• WHAT TO DO
Reproduce the data below, changing every "snowsuit" to "ski suit" and keeping everything else unchanged. Omit the pictures from your output.

#### EXERCISE INPUTS ####

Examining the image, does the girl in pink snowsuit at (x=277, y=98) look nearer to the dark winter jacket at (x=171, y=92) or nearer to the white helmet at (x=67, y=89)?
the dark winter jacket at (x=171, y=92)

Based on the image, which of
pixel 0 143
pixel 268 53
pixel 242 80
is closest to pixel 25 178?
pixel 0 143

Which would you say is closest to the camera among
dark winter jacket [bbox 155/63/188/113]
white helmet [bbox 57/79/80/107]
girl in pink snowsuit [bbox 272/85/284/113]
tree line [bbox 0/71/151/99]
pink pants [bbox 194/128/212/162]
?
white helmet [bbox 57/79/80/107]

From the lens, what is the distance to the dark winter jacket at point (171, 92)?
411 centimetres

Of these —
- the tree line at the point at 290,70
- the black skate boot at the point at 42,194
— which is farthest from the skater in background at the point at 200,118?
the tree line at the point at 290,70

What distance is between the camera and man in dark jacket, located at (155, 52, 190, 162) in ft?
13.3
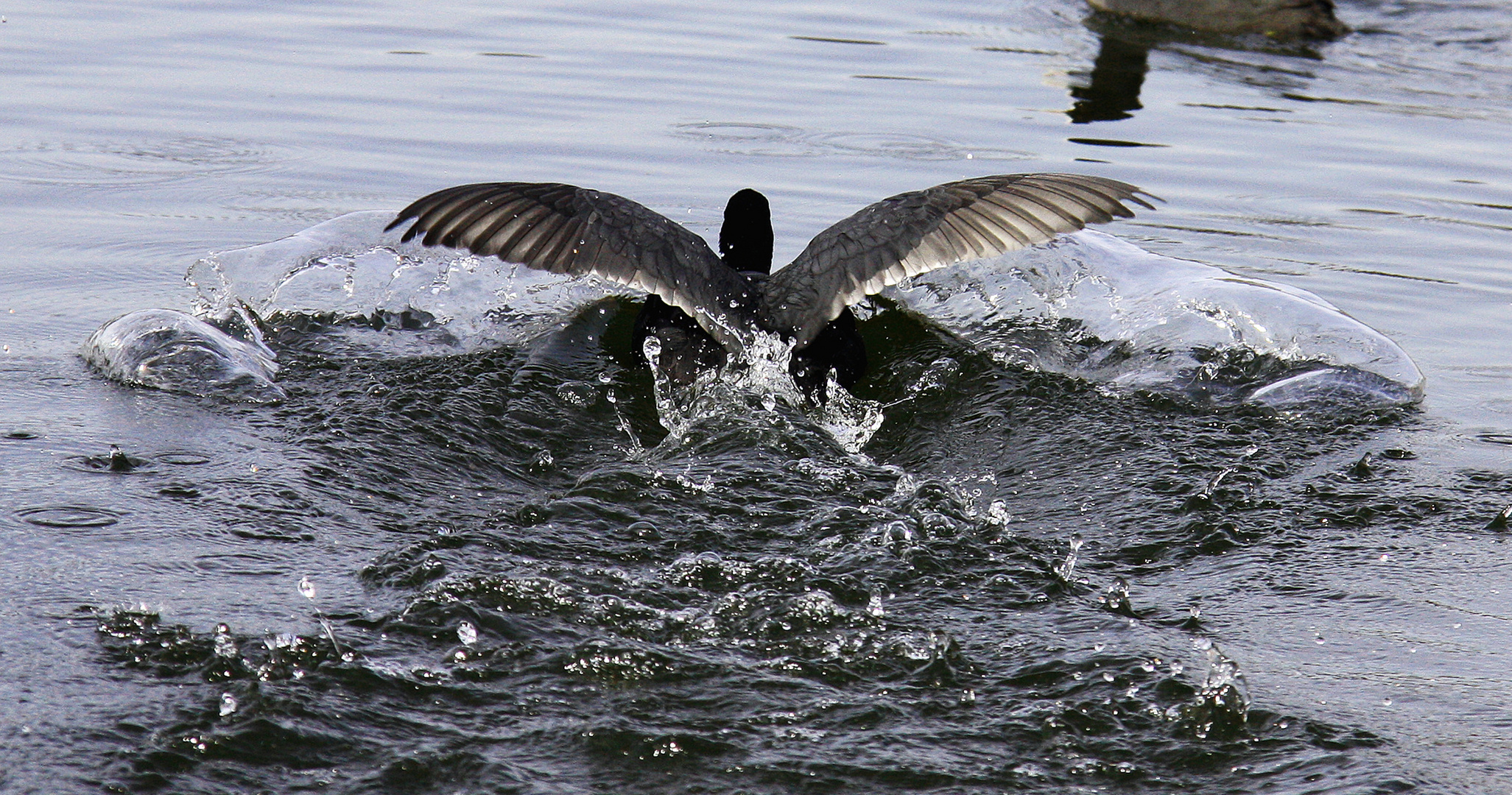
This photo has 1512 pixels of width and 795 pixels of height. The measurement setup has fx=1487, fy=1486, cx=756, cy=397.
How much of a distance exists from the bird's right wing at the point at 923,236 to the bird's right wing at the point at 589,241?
0.21 meters

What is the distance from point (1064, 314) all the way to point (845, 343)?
1325 millimetres

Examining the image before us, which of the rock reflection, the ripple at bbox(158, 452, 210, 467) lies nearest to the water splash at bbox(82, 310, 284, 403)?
the ripple at bbox(158, 452, 210, 467)

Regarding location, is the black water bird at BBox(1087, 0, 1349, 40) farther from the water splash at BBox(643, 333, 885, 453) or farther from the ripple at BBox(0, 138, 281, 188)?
the water splash at BBox(643, 333, 885, 453)

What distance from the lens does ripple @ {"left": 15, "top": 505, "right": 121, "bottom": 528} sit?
373 centimetres

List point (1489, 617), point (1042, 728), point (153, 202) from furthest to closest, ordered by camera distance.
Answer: point (153, 202) → point (1489, 617) → point (1042, 728)

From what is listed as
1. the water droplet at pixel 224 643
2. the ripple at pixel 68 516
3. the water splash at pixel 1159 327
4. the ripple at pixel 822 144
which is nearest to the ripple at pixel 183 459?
the ripple at pixel 68 516

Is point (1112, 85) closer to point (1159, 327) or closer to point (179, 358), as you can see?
point (1159, 327)

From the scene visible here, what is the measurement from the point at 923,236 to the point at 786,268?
51 centimetres

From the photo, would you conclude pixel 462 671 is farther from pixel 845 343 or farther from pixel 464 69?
pixel 464 69

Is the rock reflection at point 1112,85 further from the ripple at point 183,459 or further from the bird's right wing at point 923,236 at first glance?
the ripple at point 183,459

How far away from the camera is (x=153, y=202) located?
742 cm

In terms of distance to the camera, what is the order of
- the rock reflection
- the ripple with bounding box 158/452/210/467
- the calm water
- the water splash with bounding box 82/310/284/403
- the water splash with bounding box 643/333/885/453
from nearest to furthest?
the calm water → the ripple with bounding box 158/452/210/467 → the water splash with bounding box 643/333/885/453 → the water splash with bounding box 82/310/284/403 → the rock reflection

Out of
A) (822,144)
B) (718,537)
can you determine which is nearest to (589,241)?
(718,537)

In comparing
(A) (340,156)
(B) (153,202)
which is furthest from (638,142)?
(B) (153,202)
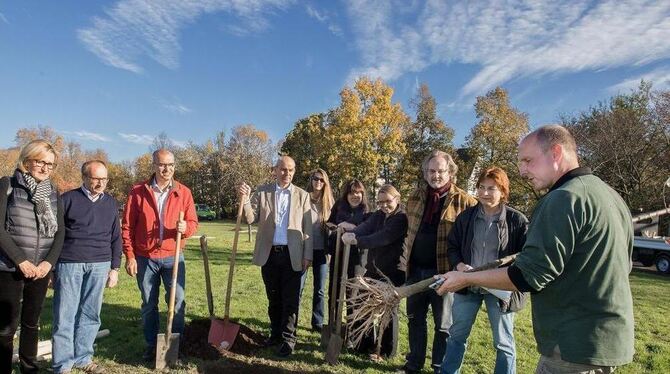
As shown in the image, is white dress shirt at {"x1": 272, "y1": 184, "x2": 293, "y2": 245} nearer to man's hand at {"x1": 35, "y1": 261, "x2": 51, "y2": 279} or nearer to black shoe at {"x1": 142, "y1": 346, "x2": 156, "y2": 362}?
black shoe at {"x1": 142, "y1": 346, "x2": 156, "y2": 362}

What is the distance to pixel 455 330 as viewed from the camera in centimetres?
419

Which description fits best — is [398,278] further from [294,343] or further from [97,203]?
[97,203]

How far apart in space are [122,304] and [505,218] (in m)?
6.69

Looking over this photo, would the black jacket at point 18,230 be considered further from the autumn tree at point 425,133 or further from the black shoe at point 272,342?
the autumn tree at point 425,133


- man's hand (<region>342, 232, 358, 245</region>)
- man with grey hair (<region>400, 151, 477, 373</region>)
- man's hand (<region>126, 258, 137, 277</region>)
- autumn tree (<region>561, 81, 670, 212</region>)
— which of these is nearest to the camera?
man with grey hair (<region>400, 151, 477, 373</region>)

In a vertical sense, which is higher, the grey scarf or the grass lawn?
the grey scarf

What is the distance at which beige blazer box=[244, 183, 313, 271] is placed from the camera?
18.3 feet

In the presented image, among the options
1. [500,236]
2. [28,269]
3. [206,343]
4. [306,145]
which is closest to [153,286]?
[206,343]

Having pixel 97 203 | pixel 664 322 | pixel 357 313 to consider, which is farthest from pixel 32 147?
pixel 664 322

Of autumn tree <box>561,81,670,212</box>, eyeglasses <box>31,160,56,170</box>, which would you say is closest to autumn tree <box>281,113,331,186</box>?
autumn tree <box>561,81,670,212</box>

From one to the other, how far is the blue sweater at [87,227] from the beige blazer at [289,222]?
1.62m

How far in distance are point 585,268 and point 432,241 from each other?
8.09 feet

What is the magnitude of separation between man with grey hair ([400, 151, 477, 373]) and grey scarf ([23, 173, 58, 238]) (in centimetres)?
351

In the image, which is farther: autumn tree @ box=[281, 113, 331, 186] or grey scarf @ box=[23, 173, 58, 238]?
autumn tree @ box=[281, 113, 331, 186]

####

• ANSWER TO THE EXERCISE
Examining the image, does the girl in pink ski suit at (x=277, y=98) look nearer to the dark winter jacket at (x=171, y=92) or nearer to the white helmet at (x=67, y=89)?
the dark winter jacket at (x=171, y=92)

Based on the image, which of
pixel 0 143
pixel 268 53
pixel 242 80
is closest to pixel 25 178?
pixel 0 143

Which would you say is closest to the camera among
dark winter jacket [bbox 155/63/188/113]
white helmet [bbox 57/79/80/107]
girl in pink ski suit [bbox 272/85/284/113]
tree line [bbox 0/71/151/99]
pink pants [bbox 194/128/212/162]
?
white helmet [bbox 57/79/80/107]

From the lens, what is the distance to the dark winter jacket at point (171, 92)?
411 centimetres

Of these —
- the tree line at the point at 290,70
- the black skate boot at the point at 42,194
— which is farthest from the skater in background at the point at 200,118?
the tree line at the point at 290,70

What distance is between the camera and man in dark jacket, located at (155, 52, 190, 162) in ft?
13.3
This photo has 1512 pixels of width and 795 pixels of height. The measurement setup has fx=1487, fy=1486, cx=756, cy=397.
How much of a distance exists from the bird's right wing at the point at 923,236 to the bird's right wing at the point at 589,241?
0.21 meters

What is the distance from point (1064, 314) all the way to point (845, 343)?
1325 millimetres

Examining the image before us, which of the rock reflection, the ripple at bbox(158, 452, 210, 467) lies nearest to the water splash at bbox(82, 310, 284, 403)?
the ripple at bbox(158, 452, 210, 467)

Regarding location, is the black water bird at BBox(1087, 0, 1349, 40) farther from the water splash at BBox(643, 333, 885, 453) or farther from the ripple at BBox(0, 138, 281, 188)?
the water splash at BBox(643, 333, 885, 453)

What distance from the lens does ripple @ {"left": 15, "top": 505, "right": 121, "bottom": 528} sit?
373 centimetres

List point (1489, 617), point (1042, 728), point (153, 202) from furthest to closest, ordered by camera distance.
Answer: point (153, 202) → point (1489, 617) → point (1042, 728)

From what is listed as
1. the water droplet at pixel 224 643
2. the ripple at pixel 68 516
3. the water splash at pixel 1159 327
4. the ripple at pixel 822 144
which is nearest to the ripple at pixel 183 459?
the ripple at pixel 68 516

Is point (1112, 85) closer to point (1159, 327) or closer to point (179, 358), as you can see?
point (1159, 327)

From the scene visible here, what is the measurement from the point at 923,236 to the point at 786,268?
51 centimetres

From the photo, would you conclude pixel 462 671 is farther from pixel 845 343 or farther from pixel 464 69?
pixel 464 69

Is the rock reflection at point 1112,85 further from the ripple at point 183,459 or further from the bird's right wing at point 923,236 at first glance?
the ripple at point 183,459

How far away from the camera is (x=153, y=202) located?
742 cm

In terms of distance to the camera, what is the order of
- the rock reflection
- the ripple with bounding box 158/452/210/467
- the calm water
- the water splash with bounding box 82/310/284/403
- the water splash with bounding box 643/333/885/453
from nearest to furthest?
the calm water → the ripple with bounding box 158/452/210/467 → the water splash with bounding box 643/333/885/453 → the water splash with bounding box 82/310/284/403 → the rock reflection

Out of
A) (822,144)
B) (718,537)
can you determine which is nearest to (589,241)?
(718,537)

In comparing
(A) (340,156)
(B) (153,202)
which is furthest from (638,142)?
(B) (153,202)
As shown in the image, is white dress shirt at {"x1": 272, "y1": 184, "x2": 293, "y2": 245} nearer to man's hand at {"x1": 35, "y1": 261, "x2": 51, "y2": 279} or nearer to black shoe at {"x1": 142, "y1": 346, "x2": 156, "y2": 362}?
black shoe at {"x1": 142, "y1": 346, "x2": 156, "y2": 362}

What is the distance to pixel 455 330 as viewed from the camera in centimetres?
419

Which description fits best — is [398,278] further from [294,343] or further from [97,203]?
[97,203]

How far apart in space are [122,304] and [505,218] (in m)?
6.69

Looking over this photo, would the black jacket at point 18,230 be considered further from the autumn tree at point 425,133 or further from the black shoe at point 272,342?
the autumn tree at point 425,133


- man's hand (<region>342, 232, 358, 245</region>)
- man with grey hair (<region>400, 151, 477, 373</region>)
- man's hand (<region>126, 258, 137, 277</region>)
- autumn tree (<region>561, 81, 670, 212</region>)
— which of these is nearest to the camera?
man with grey hair (<region>400, 151, 477, 373</region>)

In a vertical sense, which is higher, the grey scarf or the grass lawn?
the grey scarf

What is the distance at which beige blazer box=[244, 183, 313, 271] is placed from the camera?
18.3 feet

In the presented image, among the options
1. [500,236]
2. [28,269]
3. [206,343]
4. [306,145]
which is closest to [153,286]?
[206,343]

Having pixel 97 203 | pixel 664 322 | pixel 357 313 to consider, which is farthest from pixel 32 147?
pixel 664 322

Of autumn tree <box>561,81,670,212</box>, eyeglasses <box>31,160,56,170</box>, which would you say is closest to autumn tree <box>281,113,331,186</box>?
autumn tree <box>561,81,670,212</box>

From one to the other, how far is the blue sweater at [87,227] from the beige blazer at [289,222]?
1.62m

How far in distance are point 585,268 and point 432,241 from each other?
8.09 feet

What is the magnitude of separation between man with grey hair ([400, 151, 477, 373]) and grey scarf ([23, 173, 58, 238]) (in centimetres)?
351

In the image, which is farther: autumn tree @ box=[281, 113, 331, 186] or grey scarf @ box=[23, 173, 58, 238]?
autumn tree @ box=[281, 113, 331, 186]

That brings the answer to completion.